The problem:
Copy out everything from the line containing "this 1024×768 image." down to the line containing "rusty metal wheel [423, 409, 456, 468]", and replace "detector" with "scanner". Keep every other part of those lines as it is, and give only those lines.

━━━

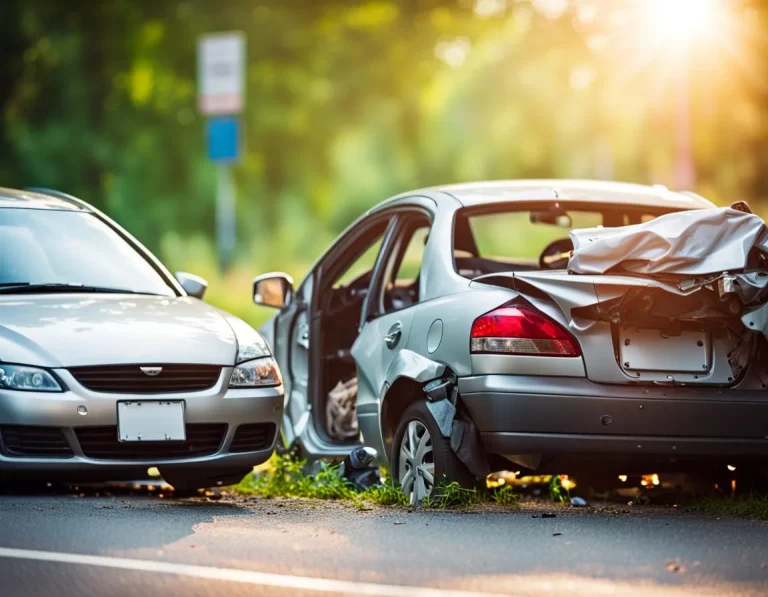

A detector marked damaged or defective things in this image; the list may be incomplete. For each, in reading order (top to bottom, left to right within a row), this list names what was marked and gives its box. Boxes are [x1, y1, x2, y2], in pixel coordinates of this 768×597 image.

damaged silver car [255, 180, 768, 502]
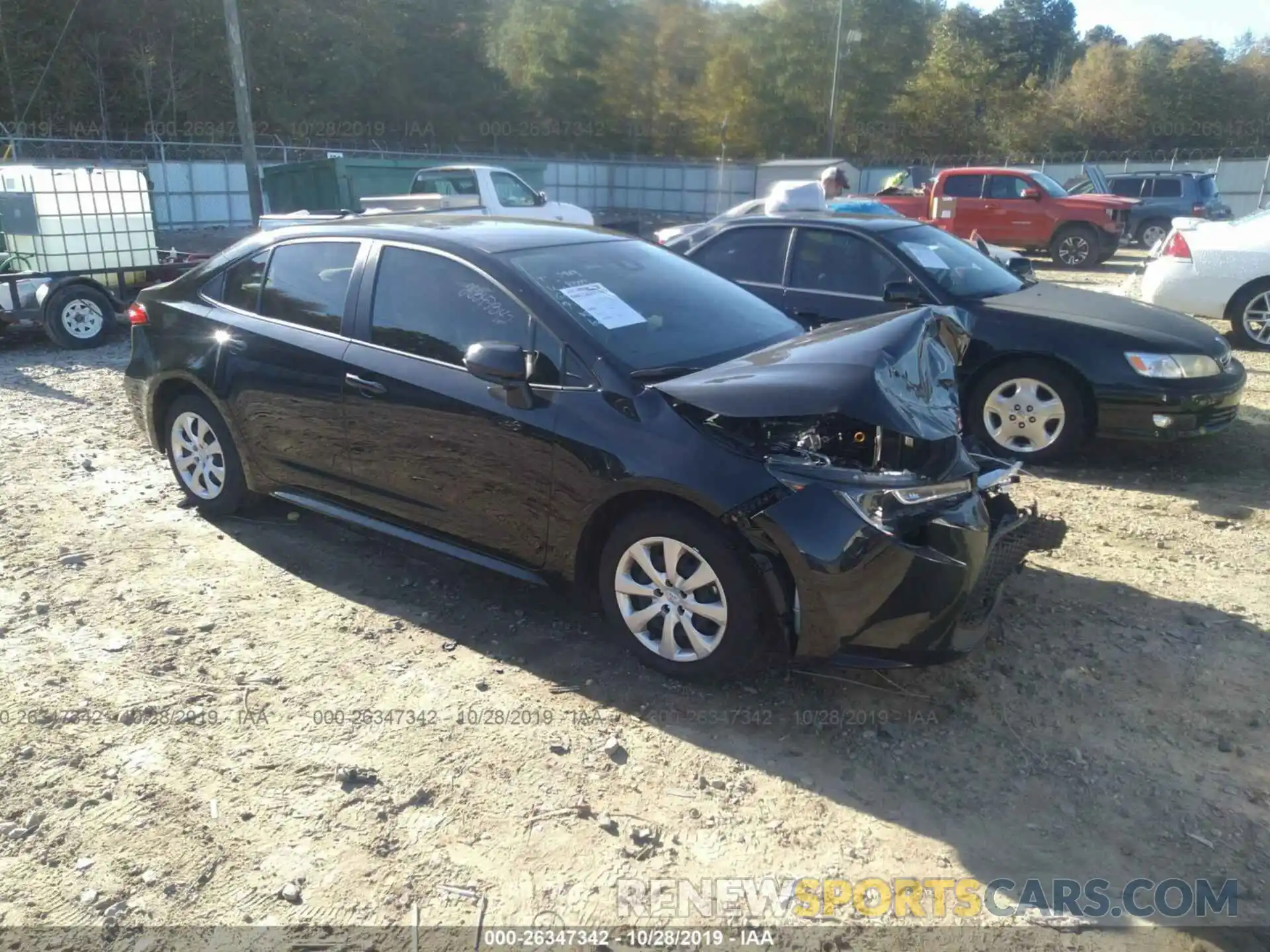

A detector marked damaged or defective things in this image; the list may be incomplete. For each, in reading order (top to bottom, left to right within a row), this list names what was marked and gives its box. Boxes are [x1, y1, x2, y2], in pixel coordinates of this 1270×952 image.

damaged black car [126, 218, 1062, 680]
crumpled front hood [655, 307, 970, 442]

━━━

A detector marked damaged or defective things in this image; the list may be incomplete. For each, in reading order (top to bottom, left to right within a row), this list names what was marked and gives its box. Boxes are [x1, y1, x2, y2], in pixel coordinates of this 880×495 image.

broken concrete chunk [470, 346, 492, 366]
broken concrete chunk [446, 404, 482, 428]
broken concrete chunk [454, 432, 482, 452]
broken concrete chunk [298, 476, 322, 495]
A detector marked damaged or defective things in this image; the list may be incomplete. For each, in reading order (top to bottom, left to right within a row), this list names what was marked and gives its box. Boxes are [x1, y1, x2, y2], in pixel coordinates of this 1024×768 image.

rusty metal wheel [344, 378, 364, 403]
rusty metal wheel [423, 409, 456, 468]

━━━

Answer:
A scanner marked damaged or defective things in this image; the list may be incomplete. For each, in reading order (top to bottom, left to right within a row), this list names what was marked and gives its box. Boxes are [x1, y1, x2, y2], in pixel coordinates of this 1024×768 image.

rusty metal wheel [344, 378, 364, 403]
rusty metal wheel [423, 409, 456, 468]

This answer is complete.